(Items listed in a dataset)
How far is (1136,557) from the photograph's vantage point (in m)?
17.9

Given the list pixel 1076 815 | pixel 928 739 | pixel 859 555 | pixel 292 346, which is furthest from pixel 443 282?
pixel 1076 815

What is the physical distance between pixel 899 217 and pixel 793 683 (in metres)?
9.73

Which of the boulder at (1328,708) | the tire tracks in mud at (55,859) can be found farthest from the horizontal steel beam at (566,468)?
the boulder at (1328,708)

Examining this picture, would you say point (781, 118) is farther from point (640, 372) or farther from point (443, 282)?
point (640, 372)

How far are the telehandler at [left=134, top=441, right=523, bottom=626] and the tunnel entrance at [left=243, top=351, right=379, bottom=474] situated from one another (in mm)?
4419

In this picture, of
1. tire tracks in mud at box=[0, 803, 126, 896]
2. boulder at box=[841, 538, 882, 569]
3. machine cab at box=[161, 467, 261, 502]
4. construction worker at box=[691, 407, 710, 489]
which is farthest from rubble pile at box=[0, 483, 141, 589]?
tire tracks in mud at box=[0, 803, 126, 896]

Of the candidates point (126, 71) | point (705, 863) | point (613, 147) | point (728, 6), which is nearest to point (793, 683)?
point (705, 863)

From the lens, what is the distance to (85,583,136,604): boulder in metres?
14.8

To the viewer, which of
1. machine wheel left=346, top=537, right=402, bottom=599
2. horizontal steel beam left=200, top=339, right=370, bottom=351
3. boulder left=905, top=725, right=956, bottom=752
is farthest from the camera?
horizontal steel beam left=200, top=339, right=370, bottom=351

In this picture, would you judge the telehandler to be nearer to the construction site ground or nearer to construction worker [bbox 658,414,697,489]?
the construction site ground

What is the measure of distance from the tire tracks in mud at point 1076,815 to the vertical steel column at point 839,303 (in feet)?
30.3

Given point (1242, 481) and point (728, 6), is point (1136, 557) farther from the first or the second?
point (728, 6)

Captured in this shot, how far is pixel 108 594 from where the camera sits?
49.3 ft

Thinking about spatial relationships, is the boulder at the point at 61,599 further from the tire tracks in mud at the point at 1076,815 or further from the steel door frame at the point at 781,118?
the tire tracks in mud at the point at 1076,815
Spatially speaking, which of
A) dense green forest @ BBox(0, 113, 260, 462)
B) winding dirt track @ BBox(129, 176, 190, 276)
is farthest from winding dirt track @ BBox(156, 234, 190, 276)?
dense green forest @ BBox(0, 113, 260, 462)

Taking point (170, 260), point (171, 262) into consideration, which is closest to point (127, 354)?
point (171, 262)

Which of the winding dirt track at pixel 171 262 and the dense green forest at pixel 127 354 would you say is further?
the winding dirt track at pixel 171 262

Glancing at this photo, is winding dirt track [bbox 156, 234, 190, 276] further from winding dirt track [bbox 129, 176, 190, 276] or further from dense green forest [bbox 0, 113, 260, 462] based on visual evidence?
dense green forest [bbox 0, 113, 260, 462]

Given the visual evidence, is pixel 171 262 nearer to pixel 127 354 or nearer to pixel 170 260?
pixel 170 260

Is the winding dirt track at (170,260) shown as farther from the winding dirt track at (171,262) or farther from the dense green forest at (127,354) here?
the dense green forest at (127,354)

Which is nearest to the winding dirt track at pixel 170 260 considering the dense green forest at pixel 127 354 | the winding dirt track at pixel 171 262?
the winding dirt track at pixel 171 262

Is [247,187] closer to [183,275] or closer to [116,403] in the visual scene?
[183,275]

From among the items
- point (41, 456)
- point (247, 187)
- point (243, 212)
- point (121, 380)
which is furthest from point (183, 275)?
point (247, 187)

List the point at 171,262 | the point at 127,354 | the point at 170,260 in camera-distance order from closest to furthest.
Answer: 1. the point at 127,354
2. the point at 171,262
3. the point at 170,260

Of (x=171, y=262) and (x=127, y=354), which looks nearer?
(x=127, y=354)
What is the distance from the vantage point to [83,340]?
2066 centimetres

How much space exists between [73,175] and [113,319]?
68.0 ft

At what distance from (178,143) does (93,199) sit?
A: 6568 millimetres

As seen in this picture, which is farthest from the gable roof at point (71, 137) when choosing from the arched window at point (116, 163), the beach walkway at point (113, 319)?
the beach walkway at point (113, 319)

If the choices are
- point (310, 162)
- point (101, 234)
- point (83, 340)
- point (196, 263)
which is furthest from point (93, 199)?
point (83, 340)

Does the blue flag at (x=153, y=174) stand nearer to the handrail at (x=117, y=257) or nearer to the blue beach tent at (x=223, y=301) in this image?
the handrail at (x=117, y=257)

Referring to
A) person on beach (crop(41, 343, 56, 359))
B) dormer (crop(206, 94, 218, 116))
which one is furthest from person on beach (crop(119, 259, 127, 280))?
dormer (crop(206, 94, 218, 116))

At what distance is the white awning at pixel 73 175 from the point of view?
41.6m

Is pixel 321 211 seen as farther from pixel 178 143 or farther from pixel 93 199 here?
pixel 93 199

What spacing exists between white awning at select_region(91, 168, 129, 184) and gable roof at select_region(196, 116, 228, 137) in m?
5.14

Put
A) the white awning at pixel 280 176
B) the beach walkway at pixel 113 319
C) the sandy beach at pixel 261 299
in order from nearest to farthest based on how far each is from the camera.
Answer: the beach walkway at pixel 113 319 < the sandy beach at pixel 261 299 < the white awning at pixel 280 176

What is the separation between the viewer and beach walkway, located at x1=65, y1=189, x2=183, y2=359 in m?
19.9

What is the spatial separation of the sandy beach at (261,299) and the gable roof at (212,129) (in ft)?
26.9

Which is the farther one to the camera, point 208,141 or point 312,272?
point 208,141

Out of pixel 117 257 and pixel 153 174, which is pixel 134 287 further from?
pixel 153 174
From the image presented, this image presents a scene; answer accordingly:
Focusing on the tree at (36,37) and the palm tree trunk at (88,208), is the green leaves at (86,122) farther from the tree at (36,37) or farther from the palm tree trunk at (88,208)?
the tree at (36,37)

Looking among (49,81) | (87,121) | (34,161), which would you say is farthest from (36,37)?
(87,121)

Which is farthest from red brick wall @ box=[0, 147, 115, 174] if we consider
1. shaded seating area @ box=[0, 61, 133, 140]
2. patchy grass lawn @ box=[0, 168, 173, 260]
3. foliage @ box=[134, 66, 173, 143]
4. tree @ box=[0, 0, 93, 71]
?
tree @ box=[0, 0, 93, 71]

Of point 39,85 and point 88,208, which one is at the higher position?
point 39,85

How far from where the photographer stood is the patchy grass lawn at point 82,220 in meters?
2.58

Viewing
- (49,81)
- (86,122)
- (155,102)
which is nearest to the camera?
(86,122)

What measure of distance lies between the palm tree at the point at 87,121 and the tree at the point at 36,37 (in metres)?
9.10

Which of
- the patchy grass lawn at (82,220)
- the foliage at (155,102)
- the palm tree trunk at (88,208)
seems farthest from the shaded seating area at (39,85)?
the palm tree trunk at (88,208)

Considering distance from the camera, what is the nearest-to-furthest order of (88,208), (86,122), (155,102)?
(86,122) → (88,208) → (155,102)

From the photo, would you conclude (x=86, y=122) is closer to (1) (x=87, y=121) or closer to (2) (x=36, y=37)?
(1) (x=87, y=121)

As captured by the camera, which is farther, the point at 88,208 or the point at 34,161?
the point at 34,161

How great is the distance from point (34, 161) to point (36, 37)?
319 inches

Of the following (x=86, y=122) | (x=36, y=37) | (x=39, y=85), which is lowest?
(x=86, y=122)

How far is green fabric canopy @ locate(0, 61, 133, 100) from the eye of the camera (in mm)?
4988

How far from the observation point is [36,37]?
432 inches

---

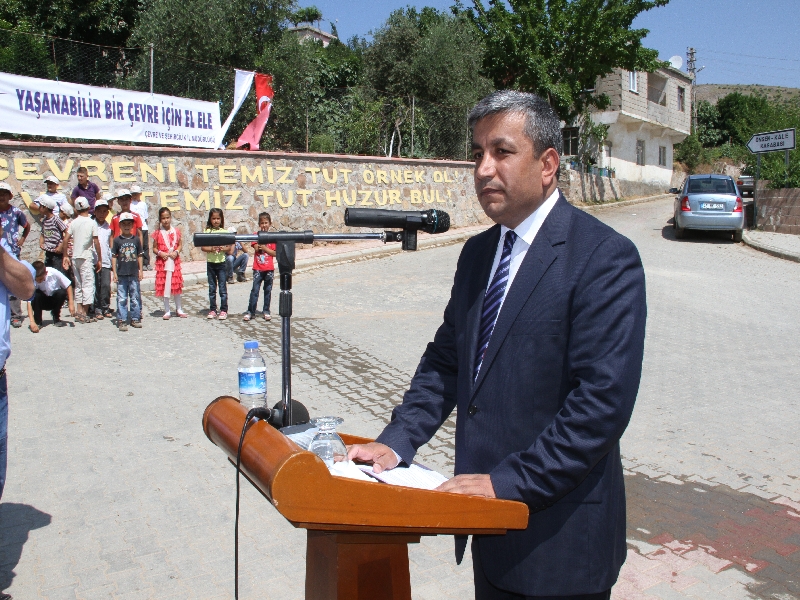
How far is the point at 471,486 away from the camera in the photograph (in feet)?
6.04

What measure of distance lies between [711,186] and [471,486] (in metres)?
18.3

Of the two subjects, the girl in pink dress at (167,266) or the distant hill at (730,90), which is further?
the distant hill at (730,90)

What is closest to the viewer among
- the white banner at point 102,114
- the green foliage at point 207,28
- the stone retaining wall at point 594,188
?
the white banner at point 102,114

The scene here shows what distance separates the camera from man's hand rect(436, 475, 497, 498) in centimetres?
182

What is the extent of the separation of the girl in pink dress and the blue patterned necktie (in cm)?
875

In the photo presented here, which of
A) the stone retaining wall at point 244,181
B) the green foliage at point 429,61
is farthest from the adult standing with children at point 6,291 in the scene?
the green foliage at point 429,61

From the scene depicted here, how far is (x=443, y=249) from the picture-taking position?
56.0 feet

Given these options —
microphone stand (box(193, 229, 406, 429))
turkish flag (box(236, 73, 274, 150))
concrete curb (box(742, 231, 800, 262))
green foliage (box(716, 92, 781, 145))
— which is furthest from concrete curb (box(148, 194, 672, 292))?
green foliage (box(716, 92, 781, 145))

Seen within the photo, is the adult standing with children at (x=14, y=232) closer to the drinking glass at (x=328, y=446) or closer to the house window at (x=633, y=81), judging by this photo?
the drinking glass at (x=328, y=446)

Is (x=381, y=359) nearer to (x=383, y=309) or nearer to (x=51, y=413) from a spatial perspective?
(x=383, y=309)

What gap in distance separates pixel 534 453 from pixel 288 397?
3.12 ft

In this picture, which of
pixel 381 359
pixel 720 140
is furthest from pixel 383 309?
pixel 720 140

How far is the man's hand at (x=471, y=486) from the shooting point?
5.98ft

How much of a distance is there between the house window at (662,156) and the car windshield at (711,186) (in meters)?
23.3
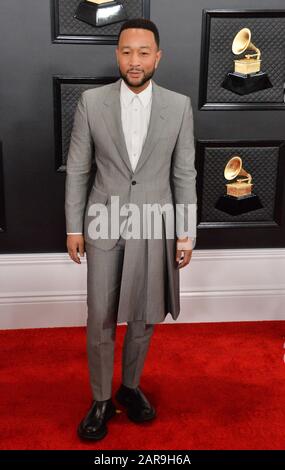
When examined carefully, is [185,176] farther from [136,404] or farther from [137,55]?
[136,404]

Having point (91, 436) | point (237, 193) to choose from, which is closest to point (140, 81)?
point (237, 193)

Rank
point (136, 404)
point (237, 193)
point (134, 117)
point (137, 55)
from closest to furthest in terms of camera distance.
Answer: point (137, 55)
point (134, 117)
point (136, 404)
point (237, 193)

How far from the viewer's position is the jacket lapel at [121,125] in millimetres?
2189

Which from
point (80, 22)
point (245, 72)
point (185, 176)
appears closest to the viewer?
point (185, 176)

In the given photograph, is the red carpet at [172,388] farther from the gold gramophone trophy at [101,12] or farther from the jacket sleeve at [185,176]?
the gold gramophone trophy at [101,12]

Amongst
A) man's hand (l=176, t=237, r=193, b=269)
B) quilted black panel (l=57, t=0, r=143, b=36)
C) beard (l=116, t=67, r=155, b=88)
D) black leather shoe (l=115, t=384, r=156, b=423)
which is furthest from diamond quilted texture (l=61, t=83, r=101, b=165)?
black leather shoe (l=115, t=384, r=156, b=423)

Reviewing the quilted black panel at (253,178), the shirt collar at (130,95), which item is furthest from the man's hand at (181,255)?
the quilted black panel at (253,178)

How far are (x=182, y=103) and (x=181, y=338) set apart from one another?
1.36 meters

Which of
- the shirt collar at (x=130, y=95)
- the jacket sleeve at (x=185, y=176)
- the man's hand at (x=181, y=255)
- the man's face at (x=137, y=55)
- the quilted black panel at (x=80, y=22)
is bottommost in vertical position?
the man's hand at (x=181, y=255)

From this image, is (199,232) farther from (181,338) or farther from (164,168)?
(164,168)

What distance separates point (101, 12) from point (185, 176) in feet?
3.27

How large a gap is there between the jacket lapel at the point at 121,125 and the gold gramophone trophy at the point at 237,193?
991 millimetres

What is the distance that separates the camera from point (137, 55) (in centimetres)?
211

## What you should do
Filter the rows above and copy every line that contains the word "drinking". Treat the match as case-sensitive.

## Response for this exercise
Seen within the photo, is the adult standing with children at (x=14, y=232) closer to the drinking glass at (x=328, y=446) or closer to the house window at (x=633, y=81), judging by this photo?
the drinking glass at (x=328, y=446)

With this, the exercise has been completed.